[Task objective] Gather every line of the data below that contains the word "series" and copy each one out in full. Case counts.

◆ ◆ ◆ ◆ ◆ ◆ ◆

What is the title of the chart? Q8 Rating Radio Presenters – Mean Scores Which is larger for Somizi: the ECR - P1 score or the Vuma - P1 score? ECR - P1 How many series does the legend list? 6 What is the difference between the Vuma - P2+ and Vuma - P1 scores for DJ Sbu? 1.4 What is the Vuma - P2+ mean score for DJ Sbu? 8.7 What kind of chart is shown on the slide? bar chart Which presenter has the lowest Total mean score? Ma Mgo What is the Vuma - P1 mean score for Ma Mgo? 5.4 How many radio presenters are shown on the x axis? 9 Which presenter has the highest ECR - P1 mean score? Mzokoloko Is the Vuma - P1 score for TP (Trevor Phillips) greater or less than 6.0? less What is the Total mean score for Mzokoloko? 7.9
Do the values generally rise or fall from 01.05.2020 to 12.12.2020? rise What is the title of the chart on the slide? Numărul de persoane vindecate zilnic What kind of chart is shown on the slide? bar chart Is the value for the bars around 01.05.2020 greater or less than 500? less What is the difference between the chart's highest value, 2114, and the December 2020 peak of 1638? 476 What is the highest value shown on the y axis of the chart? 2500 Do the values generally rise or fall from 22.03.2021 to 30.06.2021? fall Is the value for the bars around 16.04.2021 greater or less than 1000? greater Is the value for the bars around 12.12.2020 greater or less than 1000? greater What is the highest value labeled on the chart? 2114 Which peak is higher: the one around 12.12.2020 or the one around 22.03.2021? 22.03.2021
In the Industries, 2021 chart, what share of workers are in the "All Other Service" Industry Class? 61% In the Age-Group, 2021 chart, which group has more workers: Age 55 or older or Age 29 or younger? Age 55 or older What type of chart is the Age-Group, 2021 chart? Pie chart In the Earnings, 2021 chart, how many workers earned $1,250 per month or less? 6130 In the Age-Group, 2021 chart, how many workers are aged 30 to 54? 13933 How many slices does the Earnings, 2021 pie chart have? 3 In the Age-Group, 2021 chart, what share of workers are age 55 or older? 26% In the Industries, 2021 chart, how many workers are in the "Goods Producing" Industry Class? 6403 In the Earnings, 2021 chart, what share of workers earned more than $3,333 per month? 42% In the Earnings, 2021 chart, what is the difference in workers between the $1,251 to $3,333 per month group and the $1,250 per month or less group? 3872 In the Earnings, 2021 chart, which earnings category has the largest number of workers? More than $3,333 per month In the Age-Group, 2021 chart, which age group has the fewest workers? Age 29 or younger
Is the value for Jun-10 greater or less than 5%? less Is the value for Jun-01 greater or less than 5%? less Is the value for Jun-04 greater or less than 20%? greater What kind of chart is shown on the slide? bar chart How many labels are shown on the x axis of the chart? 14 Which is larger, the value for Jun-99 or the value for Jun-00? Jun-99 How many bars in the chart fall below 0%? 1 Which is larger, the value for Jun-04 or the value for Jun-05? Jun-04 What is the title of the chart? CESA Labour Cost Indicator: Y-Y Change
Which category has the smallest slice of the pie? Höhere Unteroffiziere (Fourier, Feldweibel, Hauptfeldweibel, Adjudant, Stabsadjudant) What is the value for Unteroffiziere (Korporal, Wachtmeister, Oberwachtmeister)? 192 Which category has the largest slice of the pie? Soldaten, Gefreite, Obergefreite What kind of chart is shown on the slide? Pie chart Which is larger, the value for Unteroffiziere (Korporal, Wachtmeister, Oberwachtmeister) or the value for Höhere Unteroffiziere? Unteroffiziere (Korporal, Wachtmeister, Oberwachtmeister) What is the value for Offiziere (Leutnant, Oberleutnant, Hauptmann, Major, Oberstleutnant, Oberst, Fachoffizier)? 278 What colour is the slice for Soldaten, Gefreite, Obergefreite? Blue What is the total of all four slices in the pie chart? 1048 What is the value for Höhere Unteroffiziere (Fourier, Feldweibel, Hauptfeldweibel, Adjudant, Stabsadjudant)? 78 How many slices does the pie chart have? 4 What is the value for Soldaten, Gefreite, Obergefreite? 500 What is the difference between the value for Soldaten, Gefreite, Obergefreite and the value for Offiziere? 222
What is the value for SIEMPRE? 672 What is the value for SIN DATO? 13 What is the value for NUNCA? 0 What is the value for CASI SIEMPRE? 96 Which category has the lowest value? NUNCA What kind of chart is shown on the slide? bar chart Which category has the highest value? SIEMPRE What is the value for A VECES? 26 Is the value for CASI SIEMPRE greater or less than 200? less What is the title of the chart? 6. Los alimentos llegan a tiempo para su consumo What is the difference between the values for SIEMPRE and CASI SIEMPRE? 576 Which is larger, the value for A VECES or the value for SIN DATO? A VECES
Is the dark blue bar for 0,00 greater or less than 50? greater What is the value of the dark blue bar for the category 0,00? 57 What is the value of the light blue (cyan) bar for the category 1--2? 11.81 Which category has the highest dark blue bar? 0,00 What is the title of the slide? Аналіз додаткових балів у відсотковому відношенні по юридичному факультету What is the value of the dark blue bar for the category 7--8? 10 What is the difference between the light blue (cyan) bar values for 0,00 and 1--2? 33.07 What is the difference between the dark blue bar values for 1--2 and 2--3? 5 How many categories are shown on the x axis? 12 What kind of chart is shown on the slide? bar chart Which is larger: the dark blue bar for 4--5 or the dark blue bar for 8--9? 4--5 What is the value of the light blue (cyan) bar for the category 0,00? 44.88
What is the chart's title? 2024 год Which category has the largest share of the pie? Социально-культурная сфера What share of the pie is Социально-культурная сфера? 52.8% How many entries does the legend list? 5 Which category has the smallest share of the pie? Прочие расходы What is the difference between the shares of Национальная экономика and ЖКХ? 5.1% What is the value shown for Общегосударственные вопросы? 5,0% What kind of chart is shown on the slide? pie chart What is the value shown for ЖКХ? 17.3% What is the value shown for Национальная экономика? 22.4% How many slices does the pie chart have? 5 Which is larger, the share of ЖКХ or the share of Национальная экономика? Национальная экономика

◆ ◆ ◆ ◆ ◆ ◆ ◆

[Output of the task]
What is the title of the chart? Q8 Rating Radio Presenters – Mean Scores Which is larger for Somizi: the ECR - P1 score or the Vuma - P1 score? ECR - P1 How many series does the legend list? 6 What is the difference between the Vuma - P2+ and Vuma - P1 scores for DJ Sbu? 1.4 What is the Vuma - P2+ mean score for DJ Sbu? 8.7 What kind of chart is shown on the slide? bar chart Which presenter has the lowest Total mean score? Ma Mgo What is the Vuma - P1 mean score for Ma Mgo? 5.4 How many radio presenters are shown on the x axis? 9 Which presenter has the highest ECR - P1 mean score? Mzokoloko Is the Vuma - P1 score for TP (Trevor Phillips) greater or less than 6.0? less What is the Total mean score for Mzokoloko? 7.9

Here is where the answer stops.